Hey guys, I'm looking for some input on my current cycle. I'm running 500mg test e, 60 mgs anavar, 400 mgs deca, with t3 and clen, clen at 100iu per day, t3 at 20mgs. Seeing insane strength gains and some decent fat loss. Diet is clean at 4000 calories a day. Looking to maintain my size while dieting and doing 1/2 hour of running per day. I know this is not a traditional cutting cycle. Current stats. 38 years old, 6'5" 285lbs 13% body fat. Have cycled Many times in the past but rather haphazardly. No proper pct. etc. Broke my neck and put on quite a bit of fat. Still have lots of muscle mass and strength. Just fat now as well. 

This will be a 12 week cycle with pct, have clomid and hcg on hand. 

Any input will be greatly appreciated. 

Thanks.


----------



## ECKSRATED (Mar 22, 2016)

6 foot 5 285 pounds at 13 percent body fat is very impressive. How much leaner are u trying to get? I'd like to see a picture of u if u could man.


----------



## Infantry87 (Mar 22, 2016)

Hulkissmall said:


> Hey guys, I'm looking for some input on my current cycle. I'm running 500mg test e, 60 mgs anavar, 400 mgs deca, with t3 and clen, clen at 100iu per day, t3 at 20mgs. Seeing insane strength gains and some decent fat loss. Diet is clean at 4000 calories a day. Looking to maintain my size while dieting and doing 1/2 hour of running per day. I know this is not a traditional cutting cycle. Current stats. 38 years old, 6'5" 285lbs 13% body fat. Have cycled Many times in the past but rather haphazardly. No proper pct. etc. Broke my neck and put on quite a bit of fat. Still have lots of muscle mass and strength. Just fat now as well.
> 
> This will be a 12 week cycle with pct, have clomid and hcg on hand.
> 
> ...



Clen isn't IUs bud and t-3 is mcg but I get what you mean. Also 4000 calories? That's gotta be way below maintainence for 285lbs. Deca thrives and really shines in a calorie surplus. If your main goal is trying to maintain fat loss with the deca then run a pyramid with clen/t3 for a month on/off/on etc. Honestly I've never ran deca as a cutting compound, but NPP is good for that so I've heard. Maybe run some EQ next time, I'll let others chime in cause I've never ran EQ


----------



## Anzel (Mar 31, 2016)

You don't cycle t3. Clen is not month on month off. It's 2 weeks on and 2 off. You keep running the t3 through out.
Deca and npp are the same thing. In your context you mean long esters and short esters  (npp). They are the same drug tho. So if you cut well on npp you will with nandrolone decanate


----------



## PillarofBalance (Mar 31, 2016)

Clen kinda sucks for cutting unless you are already pretty lean.  I would drop that all together and just keep on the t3 at 100mcg.


----------



## Anzel (Mar 31, 2016)

I would say between the 2 t3 is the workhorse and at 100mcg it's a powerful dose. Pillar is right


----------



## gymrat827 (Apr 1, 2016)

Anzel said:


> I would say between the 2 t3 is the workhorse and at 100mcg it's a powerful dose. Pillar is right



100mcg of t3 is going to need way more than 4k cals if hes 285.  var will help the cutting as well.


----------



## PillarofBalance (Apr 1, 2016)

gymrat827 said:


> 100mcg of t3 is going to need way more than 4k cals if hes 285.  var will help the cutting as well.

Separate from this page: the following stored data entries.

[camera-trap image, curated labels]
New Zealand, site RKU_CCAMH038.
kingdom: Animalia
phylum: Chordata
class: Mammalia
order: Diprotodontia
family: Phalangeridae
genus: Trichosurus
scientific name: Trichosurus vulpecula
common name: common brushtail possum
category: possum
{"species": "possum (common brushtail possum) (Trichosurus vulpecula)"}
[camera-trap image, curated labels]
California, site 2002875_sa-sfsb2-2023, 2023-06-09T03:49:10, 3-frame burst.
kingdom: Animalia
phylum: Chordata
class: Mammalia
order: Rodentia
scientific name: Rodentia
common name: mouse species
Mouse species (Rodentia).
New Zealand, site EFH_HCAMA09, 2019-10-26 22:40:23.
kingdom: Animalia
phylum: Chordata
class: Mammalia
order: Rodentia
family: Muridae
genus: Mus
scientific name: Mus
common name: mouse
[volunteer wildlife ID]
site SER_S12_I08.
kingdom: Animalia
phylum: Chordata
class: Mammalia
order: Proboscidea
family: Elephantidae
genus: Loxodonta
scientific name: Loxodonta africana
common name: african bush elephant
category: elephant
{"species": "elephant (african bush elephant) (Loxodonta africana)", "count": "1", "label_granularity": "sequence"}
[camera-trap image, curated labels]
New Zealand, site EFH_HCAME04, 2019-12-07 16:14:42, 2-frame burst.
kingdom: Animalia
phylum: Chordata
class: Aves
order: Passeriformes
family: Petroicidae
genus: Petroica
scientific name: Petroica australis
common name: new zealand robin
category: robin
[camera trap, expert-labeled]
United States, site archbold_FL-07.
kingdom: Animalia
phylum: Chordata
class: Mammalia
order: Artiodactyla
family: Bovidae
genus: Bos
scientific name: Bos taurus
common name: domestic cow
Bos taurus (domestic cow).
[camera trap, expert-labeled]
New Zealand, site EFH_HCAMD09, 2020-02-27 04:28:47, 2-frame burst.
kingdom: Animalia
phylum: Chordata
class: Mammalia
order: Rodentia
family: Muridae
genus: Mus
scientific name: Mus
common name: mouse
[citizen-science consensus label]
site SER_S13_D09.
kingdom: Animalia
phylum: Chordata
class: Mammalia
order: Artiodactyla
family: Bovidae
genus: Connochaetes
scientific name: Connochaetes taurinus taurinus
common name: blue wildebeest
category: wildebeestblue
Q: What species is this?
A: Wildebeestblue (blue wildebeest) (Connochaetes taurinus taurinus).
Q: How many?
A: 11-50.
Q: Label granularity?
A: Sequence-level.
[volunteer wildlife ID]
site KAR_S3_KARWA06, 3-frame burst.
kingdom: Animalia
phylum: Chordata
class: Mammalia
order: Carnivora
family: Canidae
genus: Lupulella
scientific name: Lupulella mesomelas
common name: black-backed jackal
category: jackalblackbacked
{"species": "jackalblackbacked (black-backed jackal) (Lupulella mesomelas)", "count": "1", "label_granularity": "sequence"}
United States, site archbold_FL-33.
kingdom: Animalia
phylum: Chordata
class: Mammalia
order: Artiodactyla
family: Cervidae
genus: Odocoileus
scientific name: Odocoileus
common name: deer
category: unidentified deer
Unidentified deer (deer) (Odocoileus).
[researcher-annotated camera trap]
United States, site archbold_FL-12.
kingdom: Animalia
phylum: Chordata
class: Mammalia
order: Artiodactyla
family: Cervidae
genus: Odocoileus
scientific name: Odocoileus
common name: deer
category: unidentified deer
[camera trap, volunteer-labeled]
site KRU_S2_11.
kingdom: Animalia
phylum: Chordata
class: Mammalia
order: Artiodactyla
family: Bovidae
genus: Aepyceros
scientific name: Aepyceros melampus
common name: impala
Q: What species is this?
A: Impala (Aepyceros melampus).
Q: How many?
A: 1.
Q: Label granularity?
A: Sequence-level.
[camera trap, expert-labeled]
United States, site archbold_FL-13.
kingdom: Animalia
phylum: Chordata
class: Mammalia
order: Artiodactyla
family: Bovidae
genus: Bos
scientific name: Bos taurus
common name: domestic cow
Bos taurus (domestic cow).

He is probably overeating as it is. I doubt the 13% is truly accurate.


----------



## TwinPeaks (Apr 14, 2016)

Used to go with clenover, it's cool for cutting,added ketotifen from the 3rd week or just stopped it.


----------



## GreatGunz (Apr 14, 2016)

As mentioned with the equipoise, don't use " equipoise " next time rather use boldenone cypionate...

a shorter acting ester on all the compounds works better for leaning out.
just putting it out there:

test prop
test phenyl propionate
test acetate.

tren acetate
bold cypionate
nandrolone phenyl propionate

masterone

awesome compounds


----------